OpenHands icon indicating copy to clipboard operation
OpenHands copied to clipboard

Fix closing sessions

Open tofarr opened this issue 11 months ago • 10 comments

End-user friendly description of the problem this fixes or functionality that this introduces

This PR improves the handling of multiple conversations and session management in OpenHands. It ensures that user workspaces are preserved even after disconnections or server restarts, and implements a smart session management system that automatically handles conversation limits.
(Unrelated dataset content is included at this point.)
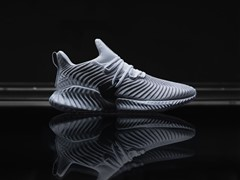 adidas Running Launches Brand-new AlphaBOUNCE Instinct, designed to give Athletes an Edge in their Sport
  • [x] Include this change in the Release Notes. If checked, you must provide an end-user friendly description for your change below

Improved multi-conversation support with automatic session management and workspace preservation. Users can now maintain multiple conversations across different tabs while ensuring their work is preserved, even after disconnections or server restarts.


Summary of Changes

  • Added user_id tracking to sessions for better user-specific resource management
  • Implemented proper closing of stale sessions to prevent resource leaks
  • Added "agent stopped" event emission for better frontend state management
  • Enhanced recovery mechanism to preserve workspace/files after disconnection
  • Added smart session management for handling multiple conversations

Acceptance Criteria for Multi-conversation Runtime Management

Recovery

  • Start a conversation
  • Disconnect
  • Restart the server
  • Verify workspace/files are preserved

Conversation Limits

  • Start 4 conversations in different tabs
  • First conversation goes to "agent stopped"
  • Sending a new message starts it back up, and another conversation goes to "agent stopped"
  • Verify workspace is totally recovered

Testing Instructions

To run this PR locally, use the following command:

docker run -it --rm   -p 3000:3000   -v /var/run/docker.sock:/var/run/docker.sock   --add-host host.docker.internal:host-gateway   -e SANDBOX_RUNTIME_CONTAINER_IMAGE=docker.all-hands.dev/all-hands-ai/runtime:6f677aa-nikolaik   --name openhands-app-6f677aa   docker.all-hands.dev/all-hands-ai/openhands:6f677aa
  -p 3000:3000 \
  -v /var/run/docker.sock:/var/run/docker.sock \
  --add-host host.docker.internal:host-gateway \
  -e SANDBOX_RUNTIME_CONTAINER_IMAGE=docker.all-hands.dev/all-hands-ai/runtime:b2a0de2-nikolaik \
  --name openhands-app-b2a0de2 \
  docker.all-hands.dev/all-hands-ai/openhands:b2a0de2

tofarr avatar Jan 07 '25 15:01 tofarr

Does this solve https://github.com/All-Hands-AI/OpenHands/issues/6148 ?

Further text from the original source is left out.